Globo volta a ser a emissora que mais recebe verbas da SECOM


Foto:(Reprodução)

A TV Globo voltou em 2021 a ser contemplada com a maior fatia do investimento de publicidade estatal federal da Secom (Secretaria de Comunicação) do Palácio do Planalto. A TV Record, que disputa o 2º lugar de audiência com o SBT, havia assumido a dianteira dos investimentos do governo de Jair Bolsonaro em 2019 e 2020.
 
A situação mudou depois da chegada de Fábio Faria ao Ministério das Comunicações, em junho de 2020, que ficou obrigado a seguir uma determinação do Tribunal de Contas da União.
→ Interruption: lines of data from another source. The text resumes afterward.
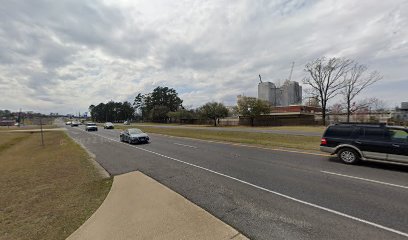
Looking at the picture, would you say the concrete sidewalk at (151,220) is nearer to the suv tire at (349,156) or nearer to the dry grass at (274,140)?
the suv tire at (349,156)

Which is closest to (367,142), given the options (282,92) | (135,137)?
(135,137)

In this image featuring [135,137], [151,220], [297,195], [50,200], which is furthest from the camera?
[135,137]

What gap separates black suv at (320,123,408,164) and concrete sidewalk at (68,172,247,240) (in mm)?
8260

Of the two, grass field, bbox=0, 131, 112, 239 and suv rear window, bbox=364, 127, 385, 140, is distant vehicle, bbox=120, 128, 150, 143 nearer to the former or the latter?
grass field, bbox=0, 131, 112, 239

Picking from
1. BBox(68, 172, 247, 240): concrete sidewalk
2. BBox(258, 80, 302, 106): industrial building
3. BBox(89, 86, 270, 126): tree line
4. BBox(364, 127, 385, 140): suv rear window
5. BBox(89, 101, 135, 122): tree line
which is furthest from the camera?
BBox(89, 101, 135, 122): tree line

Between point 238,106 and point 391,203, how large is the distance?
55182 millimetres

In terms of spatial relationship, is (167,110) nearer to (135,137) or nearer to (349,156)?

Com a ordem do TCU, a emissora líder em audiência passou novamente –assim como nos últimos governos– a receber mais recursos.

Quando se observa os dados dos 3 primeiros anos de Bolsonaro no Planalto somados, ainda se nota uma falta de equalização entre o que cada TV recebe e a audiência.

A emissora de Edir Macedo ainda é a que mais se beneficia quando somados os recursos destinados pela Secom desde 2019 –ano em que Jair Bolsonaro (sem partido) assumiu a Presidência da República. Nesses 3 anos, a Record acumula R$ 58,8 milhões. O SBT, em 2º, recebeu R$ 53,5 milhões. A Globo está em 3º lugar no acumulado da administração bolsonarista na Secom, com R$ 47,2 milhões.

Poder360 só teve acesso aos recursos programados pela Secom e não o total de investimentos em publicidade estatal federal das administrações direta e indireta. Ficam de fora, portanto, os gastos com propaganda realizados por Petrobras, bancos públicos e pagamentos dos próprios ministérios para campanhas específicas (essas informações completas e compiladas não estão mais disponíveis ao público desde 2017, com a chegada de Michel Temer ao Planalto).
 
Hoje 3º lugar na lista de beneficiadas quando considerados os 3 anos de governo Bolsonaro, a Globo terminou o 1º governo de Dilma Rousseff (2011-2014), do PT, com 21% das verbas estatais comandadas pela Secom. No governo seguinte, com Michel Temer (2016-2018), do MDB, a fatia manteve-se em 21%.

Ao se considerarem os investimentos totais da secretaria em empresas de mídia e não só nas emissoras de TV, a remessa destinada à Globo caiu de 27% no fim do governo Dilma para 10% no atual momento do governo Bolsonaro.

Relatório do TCU (Tribunal de Contas da União) de novembro de 2019 indicou que a Secom do governo Bolsonaro destinava maiores percentuais de verbas publicitárias para a Record TV e o SBT –emissoras que não são líderes em audiência, mas que são consideradas aliadas ao Planalto– em comparação à TV Globo.
 
A reportagem apurou que os processos listados pelo TCU que indicavam assimetria no pagamento de serviços de publicidade catalisaram o movimento do governo de voltar a pagar fatias maiores à Globo. A gestão do ministro Fábio Faria fez esse compromisso com o tribunal. O acordo foi cumprido neste ano.

A equipe da Secom fica sob coordenação de Faria. O presidente Bolsonaro demitiu Fábio Wajngarten em março de 2021. A secretaria tem buscado a sistematização de processos e o pragmatismo na era pós-Wajngarten. O caso da verba de publicidade destinada pela pasta é um dos exemplos.